Lastly, as mentioned, this scene gained national attention, and thus, needless to say and as we all know, many bands/people became famous, became rock stars, were/are admired by millions, etc and etc...This makes another part of my original disclaimer even more important. This memoir is intended to tell my story, from my perspective. I have no intention of creating a place where people can seek gossip about famous people, nor is it about 'name-dropping'. I write of my impressions of people, bands, and the Seattle scene from the '90s into the early 2000s. I protect those who are my friends fiercely because a symptom of being known is frequent intrusion into their lives beyond a level that I feel is acceptable. Thank you for indulging me this disclaimer. Onward>>>

The big pond calls...Treepeople uproots and heads west to the city

The Treepeople move ta Seeee-attle! Photo retrieved from:


The way I remember it (which, if you have been following this blog at all, you know may very well be wrong) was that I wanted to move to Seattle. I mean, I know that much is true for sure. My parents were dead, I didn't really know my siblings very well except one, and I had just been through an incredibly ugly break-up with my girlfriend [upon reflection, I have realized this was after the decision to move, as she was to move with me].

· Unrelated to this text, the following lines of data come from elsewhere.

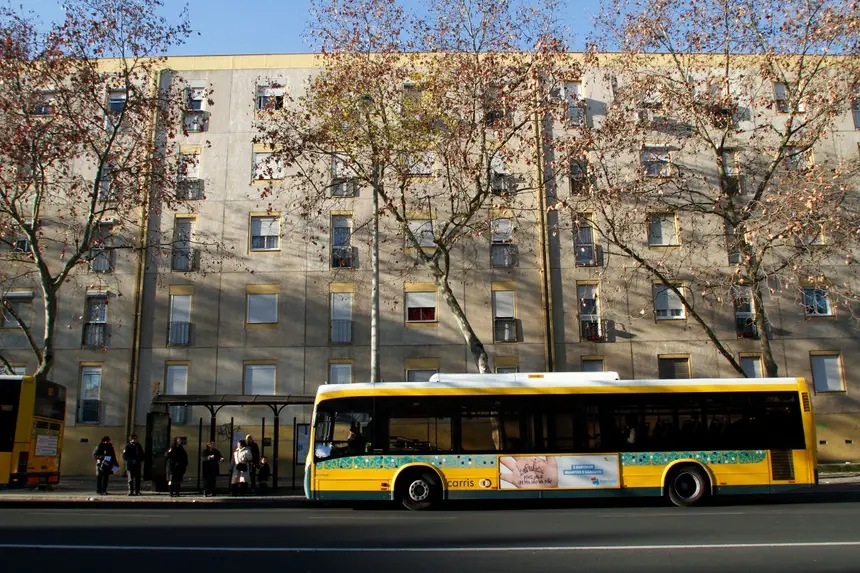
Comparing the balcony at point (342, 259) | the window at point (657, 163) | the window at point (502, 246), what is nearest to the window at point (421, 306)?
the balcony at point (342, 259)

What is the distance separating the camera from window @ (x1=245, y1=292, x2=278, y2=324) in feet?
88.7

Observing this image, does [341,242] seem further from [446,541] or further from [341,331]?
[446,541]

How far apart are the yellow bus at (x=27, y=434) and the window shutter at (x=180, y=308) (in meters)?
7.43

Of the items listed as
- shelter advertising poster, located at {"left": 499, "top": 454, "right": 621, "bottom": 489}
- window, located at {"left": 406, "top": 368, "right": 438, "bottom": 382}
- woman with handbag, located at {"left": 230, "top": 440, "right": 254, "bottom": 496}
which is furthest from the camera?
window, located at {"left": 406, "top": 368, "right": 438, "bottom": 382}

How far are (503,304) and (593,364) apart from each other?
4033mm

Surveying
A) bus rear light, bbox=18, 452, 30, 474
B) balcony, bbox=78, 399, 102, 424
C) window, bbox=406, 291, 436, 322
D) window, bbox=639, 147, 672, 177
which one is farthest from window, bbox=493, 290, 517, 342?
bus rear light, bbox=18, 452, 30, 474

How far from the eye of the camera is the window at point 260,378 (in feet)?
87.4

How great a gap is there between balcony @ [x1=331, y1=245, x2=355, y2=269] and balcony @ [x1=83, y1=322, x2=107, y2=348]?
8998 mm

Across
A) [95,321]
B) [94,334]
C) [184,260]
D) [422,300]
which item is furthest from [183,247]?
[422,300]

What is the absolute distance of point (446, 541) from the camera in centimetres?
988

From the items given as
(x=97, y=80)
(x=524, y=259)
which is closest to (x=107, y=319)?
(x=97, y=80)

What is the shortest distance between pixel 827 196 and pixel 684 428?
7.12 m

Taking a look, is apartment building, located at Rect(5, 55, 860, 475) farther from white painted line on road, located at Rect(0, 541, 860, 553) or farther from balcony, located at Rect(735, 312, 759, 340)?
white painted line on road, located at Rect(0, 541, 860, 553)

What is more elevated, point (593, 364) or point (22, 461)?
point (593, 364)
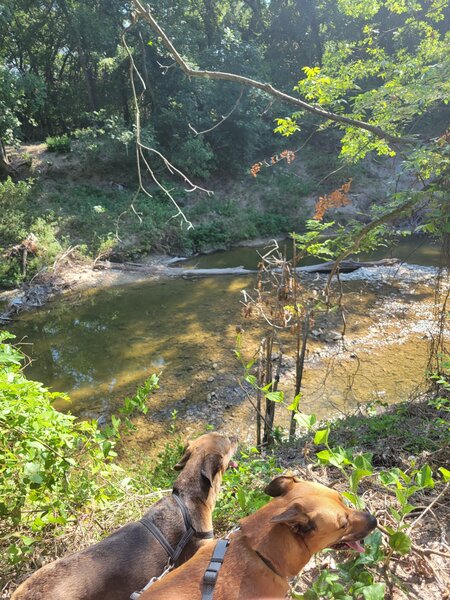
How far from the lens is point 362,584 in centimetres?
164

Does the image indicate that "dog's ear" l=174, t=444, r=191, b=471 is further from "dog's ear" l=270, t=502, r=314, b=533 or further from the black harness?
"dog's ear" l=270, t=502, r=314, b=533

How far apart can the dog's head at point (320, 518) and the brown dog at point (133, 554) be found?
1010 mm

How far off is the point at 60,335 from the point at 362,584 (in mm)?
10526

Was I willing to move without the band? Yes, I was, though I struggled with that, so I approached the guys about moving to Seattle, as a band. As it turned out (and this is the 'how I remember it' part), the guys were on the same wavelength and had also been thinking about moving to Seattle and discussing it with their respective mates. I am sure that none of this was out of nowhere. Most likely what happened was that we had discussed it here and there over time as at first a remote possibility, one that became more clear as the best next step. Why? We felt that, as musicians, between all the bands we had been in collectively, we had done most everything we could do in Boise. As well, we had excellent connections in Seattle.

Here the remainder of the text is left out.